== TASK DETAILS ==
The material below includes pictures; leave them out and return only the lines between the line containing "狙われた羊 1994.11 PDF电子版封面 中村敦夫" and the line containing "人教版高中语文必修一《记念刘", inclusive, word for word.

== PROVIDED DATA ==
****

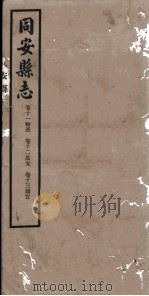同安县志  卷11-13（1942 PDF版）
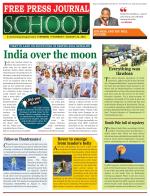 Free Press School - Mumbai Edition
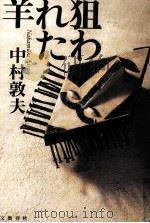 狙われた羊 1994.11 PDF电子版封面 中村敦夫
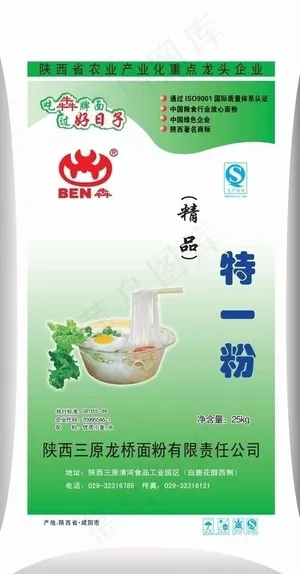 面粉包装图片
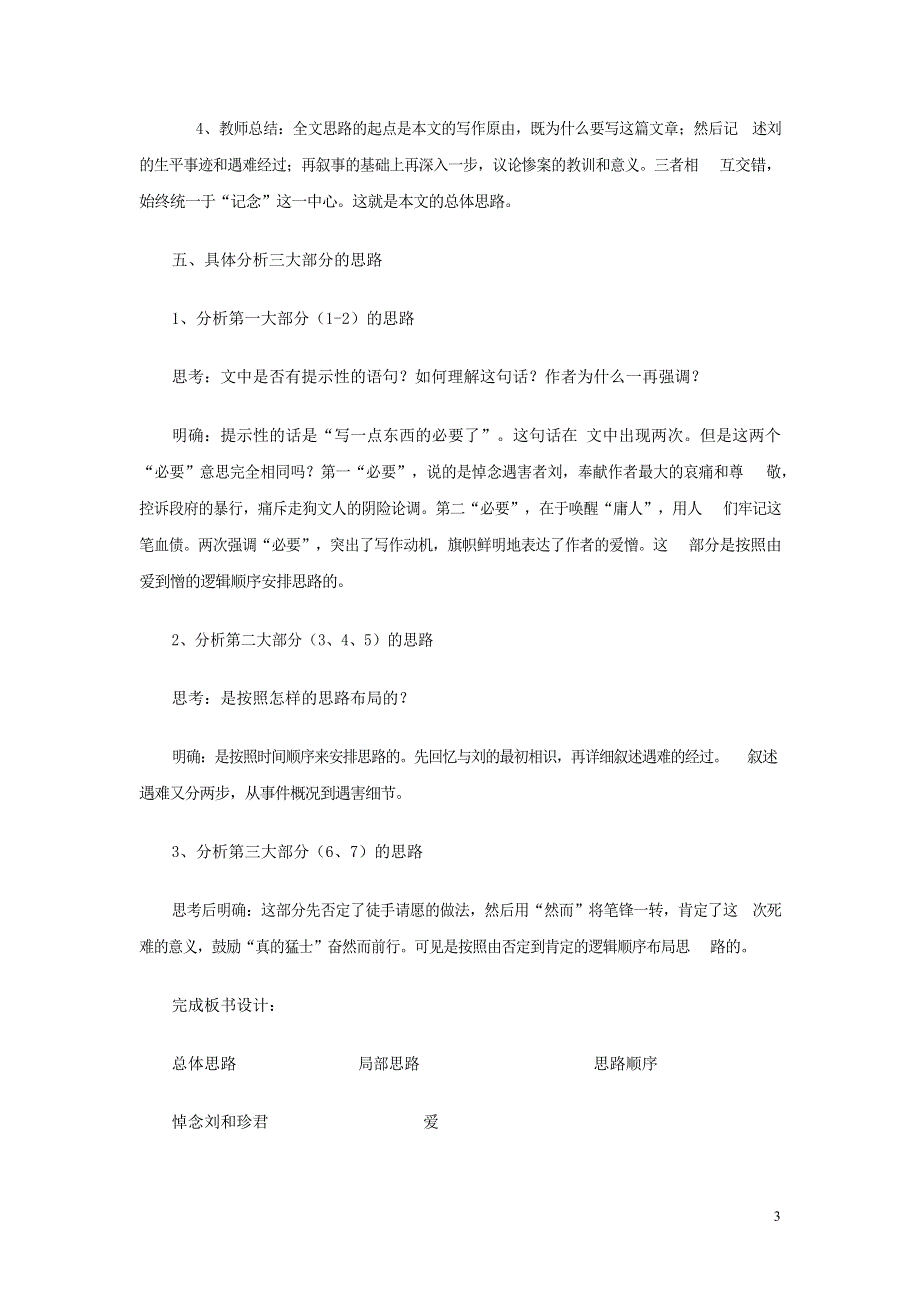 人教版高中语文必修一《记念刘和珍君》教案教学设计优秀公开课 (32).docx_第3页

****

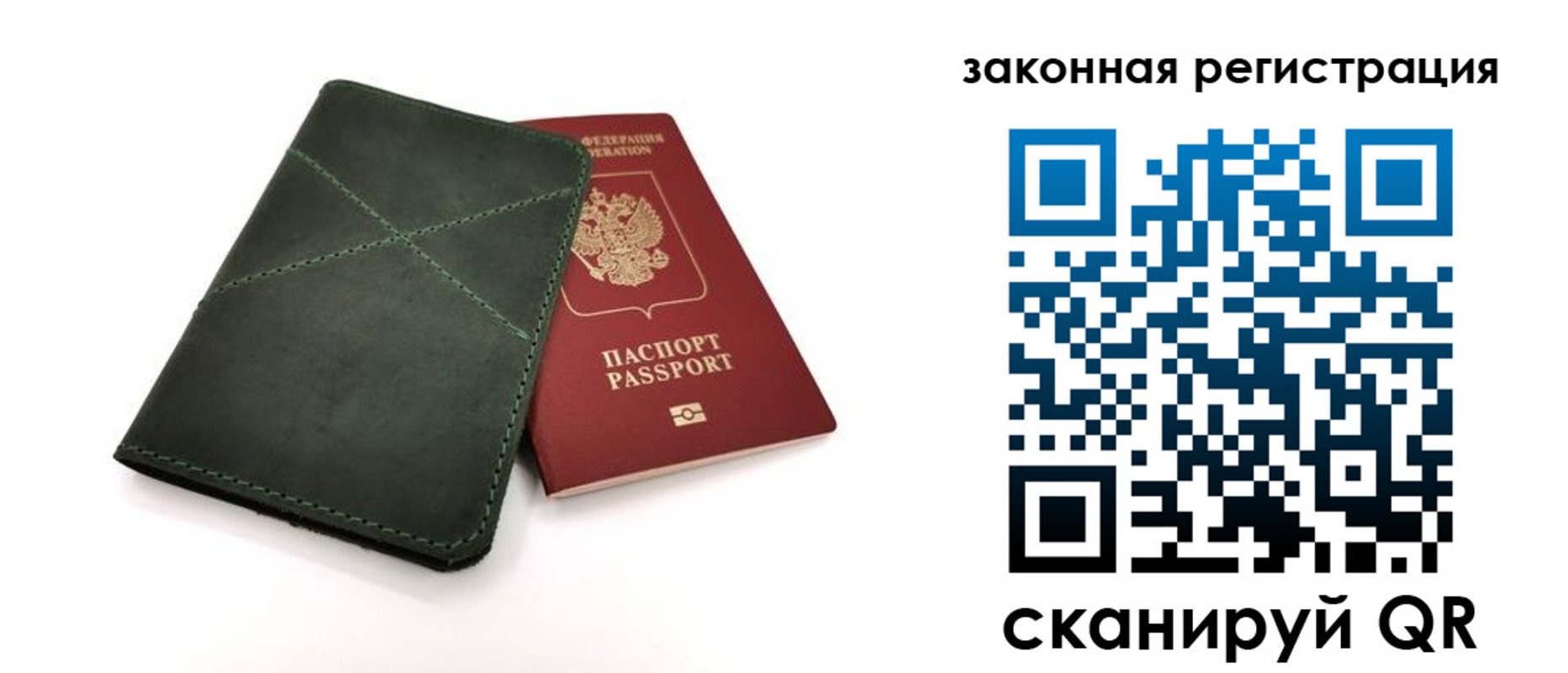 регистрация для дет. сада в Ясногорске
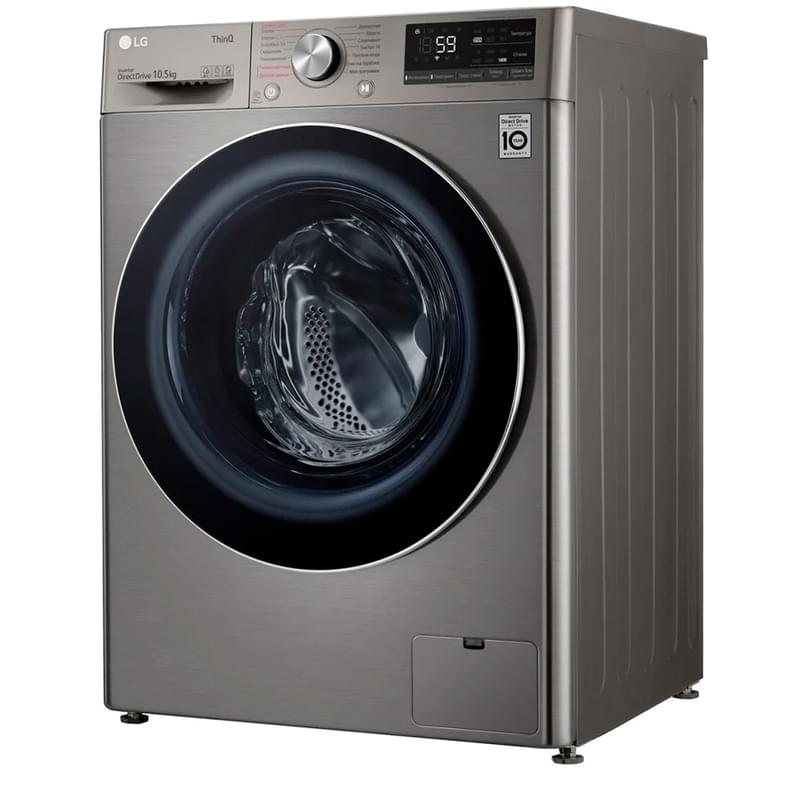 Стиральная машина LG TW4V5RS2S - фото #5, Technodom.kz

****

== RESULT OF THE TASK ==
 狙われた羊 1994.11 PDF电子版封面 中村敦夫
 面粉包装图片
 人教版高中语文必修一《记念刘和珍君》教案教学设计优秀公开课 (32).docx_第3页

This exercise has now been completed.